**AVAILABLE DATA:**
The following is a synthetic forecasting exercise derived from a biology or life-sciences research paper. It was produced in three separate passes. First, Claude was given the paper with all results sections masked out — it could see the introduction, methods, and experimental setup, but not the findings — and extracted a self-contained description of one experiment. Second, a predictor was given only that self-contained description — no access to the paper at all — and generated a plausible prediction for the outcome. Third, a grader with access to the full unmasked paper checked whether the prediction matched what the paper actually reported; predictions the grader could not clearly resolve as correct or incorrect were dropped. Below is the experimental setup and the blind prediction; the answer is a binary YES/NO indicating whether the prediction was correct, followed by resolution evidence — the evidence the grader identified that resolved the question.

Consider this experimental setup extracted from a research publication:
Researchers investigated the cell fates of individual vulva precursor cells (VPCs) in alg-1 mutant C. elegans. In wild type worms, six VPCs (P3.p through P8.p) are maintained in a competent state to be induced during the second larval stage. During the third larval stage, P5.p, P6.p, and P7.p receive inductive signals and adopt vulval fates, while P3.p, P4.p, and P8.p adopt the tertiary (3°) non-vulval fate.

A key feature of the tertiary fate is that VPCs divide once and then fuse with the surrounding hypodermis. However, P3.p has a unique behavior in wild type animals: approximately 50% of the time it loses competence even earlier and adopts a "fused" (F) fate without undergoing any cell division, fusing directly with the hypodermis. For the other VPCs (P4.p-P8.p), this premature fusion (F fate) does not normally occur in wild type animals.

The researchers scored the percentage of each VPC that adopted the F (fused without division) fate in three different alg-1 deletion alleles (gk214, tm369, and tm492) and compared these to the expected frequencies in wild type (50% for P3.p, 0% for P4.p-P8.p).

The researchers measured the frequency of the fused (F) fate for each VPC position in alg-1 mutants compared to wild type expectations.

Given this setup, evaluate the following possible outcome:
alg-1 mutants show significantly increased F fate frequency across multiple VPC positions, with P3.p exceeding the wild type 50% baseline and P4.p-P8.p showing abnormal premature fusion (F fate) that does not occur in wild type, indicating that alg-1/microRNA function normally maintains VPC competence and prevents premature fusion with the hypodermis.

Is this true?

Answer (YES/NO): NO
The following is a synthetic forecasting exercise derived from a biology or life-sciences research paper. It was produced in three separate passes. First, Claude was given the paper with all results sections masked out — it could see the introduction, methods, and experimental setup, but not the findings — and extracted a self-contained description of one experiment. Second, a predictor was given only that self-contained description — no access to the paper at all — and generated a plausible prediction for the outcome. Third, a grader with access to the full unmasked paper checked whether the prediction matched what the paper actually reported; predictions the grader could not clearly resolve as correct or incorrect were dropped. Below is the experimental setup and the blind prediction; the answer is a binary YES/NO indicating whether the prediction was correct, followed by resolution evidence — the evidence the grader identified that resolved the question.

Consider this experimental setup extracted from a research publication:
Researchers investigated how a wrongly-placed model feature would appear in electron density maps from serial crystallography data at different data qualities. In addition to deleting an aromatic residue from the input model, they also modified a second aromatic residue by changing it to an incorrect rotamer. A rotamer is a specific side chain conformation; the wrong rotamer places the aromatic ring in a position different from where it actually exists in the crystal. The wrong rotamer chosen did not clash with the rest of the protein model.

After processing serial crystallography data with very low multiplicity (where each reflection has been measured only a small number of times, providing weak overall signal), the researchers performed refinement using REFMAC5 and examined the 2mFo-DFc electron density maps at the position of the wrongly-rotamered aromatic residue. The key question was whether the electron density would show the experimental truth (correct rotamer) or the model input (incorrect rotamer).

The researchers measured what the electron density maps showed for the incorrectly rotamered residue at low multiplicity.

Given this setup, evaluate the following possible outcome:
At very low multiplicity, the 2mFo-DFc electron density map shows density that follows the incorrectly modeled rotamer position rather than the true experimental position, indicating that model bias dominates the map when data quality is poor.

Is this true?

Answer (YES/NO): YES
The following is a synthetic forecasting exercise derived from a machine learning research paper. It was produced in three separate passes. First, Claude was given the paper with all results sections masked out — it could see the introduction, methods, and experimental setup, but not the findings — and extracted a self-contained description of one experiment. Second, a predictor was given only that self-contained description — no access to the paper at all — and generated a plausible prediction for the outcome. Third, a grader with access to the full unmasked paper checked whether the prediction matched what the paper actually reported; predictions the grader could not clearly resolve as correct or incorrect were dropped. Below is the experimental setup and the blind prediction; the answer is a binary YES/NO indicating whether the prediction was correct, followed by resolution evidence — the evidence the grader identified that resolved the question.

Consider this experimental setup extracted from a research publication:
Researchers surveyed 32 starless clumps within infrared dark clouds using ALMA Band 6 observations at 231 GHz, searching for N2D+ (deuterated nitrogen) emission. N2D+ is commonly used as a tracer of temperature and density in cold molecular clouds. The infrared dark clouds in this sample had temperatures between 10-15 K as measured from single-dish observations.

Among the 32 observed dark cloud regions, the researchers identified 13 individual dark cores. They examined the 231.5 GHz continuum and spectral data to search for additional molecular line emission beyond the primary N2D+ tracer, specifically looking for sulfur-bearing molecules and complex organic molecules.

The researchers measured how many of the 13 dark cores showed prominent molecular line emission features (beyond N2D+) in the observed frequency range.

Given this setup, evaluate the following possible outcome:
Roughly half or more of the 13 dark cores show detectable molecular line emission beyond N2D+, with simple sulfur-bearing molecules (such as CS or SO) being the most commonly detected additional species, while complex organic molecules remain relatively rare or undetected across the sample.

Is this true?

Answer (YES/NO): NO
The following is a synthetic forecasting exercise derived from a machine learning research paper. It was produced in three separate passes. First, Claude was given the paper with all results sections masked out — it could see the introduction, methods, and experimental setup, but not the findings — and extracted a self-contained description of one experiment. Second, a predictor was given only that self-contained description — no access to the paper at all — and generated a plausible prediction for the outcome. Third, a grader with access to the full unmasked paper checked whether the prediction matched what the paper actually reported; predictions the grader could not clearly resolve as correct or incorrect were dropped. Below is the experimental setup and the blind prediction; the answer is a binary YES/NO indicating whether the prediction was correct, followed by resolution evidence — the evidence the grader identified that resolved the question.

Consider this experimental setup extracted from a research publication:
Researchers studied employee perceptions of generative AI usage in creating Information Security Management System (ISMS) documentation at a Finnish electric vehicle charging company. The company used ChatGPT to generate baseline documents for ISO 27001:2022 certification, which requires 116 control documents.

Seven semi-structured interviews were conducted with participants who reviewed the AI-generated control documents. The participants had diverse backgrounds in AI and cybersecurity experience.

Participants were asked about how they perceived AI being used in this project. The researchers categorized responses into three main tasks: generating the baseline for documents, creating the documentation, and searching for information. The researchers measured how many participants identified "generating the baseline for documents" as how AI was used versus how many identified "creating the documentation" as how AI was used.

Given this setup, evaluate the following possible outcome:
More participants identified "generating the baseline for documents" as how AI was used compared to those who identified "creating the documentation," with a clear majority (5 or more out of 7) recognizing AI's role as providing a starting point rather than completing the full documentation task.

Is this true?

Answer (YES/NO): YES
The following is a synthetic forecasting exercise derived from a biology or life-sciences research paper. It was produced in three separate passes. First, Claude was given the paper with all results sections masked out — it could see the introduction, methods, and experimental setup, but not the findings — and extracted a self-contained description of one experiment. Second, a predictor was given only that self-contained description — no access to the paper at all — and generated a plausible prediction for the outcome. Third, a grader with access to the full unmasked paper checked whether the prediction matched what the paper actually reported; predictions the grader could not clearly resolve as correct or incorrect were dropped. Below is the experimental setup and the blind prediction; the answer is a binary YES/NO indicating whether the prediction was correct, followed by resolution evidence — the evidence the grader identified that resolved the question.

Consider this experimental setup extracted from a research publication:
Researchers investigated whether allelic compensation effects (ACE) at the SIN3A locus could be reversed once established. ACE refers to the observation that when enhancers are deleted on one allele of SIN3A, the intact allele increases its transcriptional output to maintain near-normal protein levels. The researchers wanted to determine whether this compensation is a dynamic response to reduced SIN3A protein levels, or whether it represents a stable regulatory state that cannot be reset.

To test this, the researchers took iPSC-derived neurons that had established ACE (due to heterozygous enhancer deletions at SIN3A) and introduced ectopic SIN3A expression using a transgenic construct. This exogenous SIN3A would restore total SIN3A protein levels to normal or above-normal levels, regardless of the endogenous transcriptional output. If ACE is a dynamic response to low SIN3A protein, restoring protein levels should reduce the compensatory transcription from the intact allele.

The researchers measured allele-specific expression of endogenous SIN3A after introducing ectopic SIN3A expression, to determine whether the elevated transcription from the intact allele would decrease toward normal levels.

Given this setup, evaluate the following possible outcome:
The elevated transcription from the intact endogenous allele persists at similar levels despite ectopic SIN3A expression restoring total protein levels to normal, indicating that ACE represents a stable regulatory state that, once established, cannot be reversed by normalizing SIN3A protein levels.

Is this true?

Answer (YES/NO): YES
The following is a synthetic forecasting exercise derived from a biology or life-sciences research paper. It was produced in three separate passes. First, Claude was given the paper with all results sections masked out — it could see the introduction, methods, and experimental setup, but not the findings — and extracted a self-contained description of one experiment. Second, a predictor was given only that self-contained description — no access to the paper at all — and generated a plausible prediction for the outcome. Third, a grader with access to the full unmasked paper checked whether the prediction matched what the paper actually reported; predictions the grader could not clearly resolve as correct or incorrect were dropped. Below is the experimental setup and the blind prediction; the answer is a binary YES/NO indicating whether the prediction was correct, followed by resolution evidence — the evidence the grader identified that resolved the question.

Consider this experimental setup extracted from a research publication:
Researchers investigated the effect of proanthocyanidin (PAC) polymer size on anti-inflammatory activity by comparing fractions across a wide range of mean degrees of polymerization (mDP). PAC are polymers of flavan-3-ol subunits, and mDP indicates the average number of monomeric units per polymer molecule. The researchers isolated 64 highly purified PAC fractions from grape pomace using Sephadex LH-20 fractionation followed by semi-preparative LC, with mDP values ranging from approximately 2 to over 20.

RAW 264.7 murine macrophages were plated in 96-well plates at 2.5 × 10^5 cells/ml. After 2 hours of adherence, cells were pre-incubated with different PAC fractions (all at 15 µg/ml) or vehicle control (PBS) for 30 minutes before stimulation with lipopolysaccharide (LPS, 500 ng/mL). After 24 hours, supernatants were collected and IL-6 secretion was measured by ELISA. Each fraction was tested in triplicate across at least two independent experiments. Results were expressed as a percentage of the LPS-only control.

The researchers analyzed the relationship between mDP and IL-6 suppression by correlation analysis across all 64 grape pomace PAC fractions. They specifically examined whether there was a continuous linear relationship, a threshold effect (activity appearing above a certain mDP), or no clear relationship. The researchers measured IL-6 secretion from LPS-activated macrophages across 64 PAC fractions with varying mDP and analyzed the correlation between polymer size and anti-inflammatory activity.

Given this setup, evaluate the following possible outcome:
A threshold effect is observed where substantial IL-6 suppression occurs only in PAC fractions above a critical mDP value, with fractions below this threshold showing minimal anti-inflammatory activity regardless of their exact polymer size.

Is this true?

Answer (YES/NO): NO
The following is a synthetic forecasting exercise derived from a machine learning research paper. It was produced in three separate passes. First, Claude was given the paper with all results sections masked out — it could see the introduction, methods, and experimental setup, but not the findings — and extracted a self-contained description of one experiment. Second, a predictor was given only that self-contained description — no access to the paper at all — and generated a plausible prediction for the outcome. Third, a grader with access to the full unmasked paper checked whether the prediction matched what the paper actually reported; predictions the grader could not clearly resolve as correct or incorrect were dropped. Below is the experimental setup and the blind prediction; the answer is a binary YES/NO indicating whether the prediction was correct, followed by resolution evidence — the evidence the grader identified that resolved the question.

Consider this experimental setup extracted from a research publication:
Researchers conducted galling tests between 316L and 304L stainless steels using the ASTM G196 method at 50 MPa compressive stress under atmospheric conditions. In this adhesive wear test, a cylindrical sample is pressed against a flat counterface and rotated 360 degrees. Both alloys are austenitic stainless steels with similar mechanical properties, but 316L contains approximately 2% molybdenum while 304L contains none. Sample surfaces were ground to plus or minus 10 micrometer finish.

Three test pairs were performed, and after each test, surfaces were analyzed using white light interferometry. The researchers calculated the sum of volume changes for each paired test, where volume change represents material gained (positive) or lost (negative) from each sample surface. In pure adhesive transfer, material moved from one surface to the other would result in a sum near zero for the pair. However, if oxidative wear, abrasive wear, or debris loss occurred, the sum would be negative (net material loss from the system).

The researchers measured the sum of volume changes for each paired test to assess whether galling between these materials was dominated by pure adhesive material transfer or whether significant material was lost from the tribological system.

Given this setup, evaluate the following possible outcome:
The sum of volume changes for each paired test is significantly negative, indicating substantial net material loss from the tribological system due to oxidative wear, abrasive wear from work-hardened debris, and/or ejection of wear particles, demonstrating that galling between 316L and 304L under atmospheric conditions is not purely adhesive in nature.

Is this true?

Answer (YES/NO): NO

**GOAL OF THE EXERCISE:**
The string "conducted": state how many lines above contain it, giving nothing but the number.

**RESULT:**
2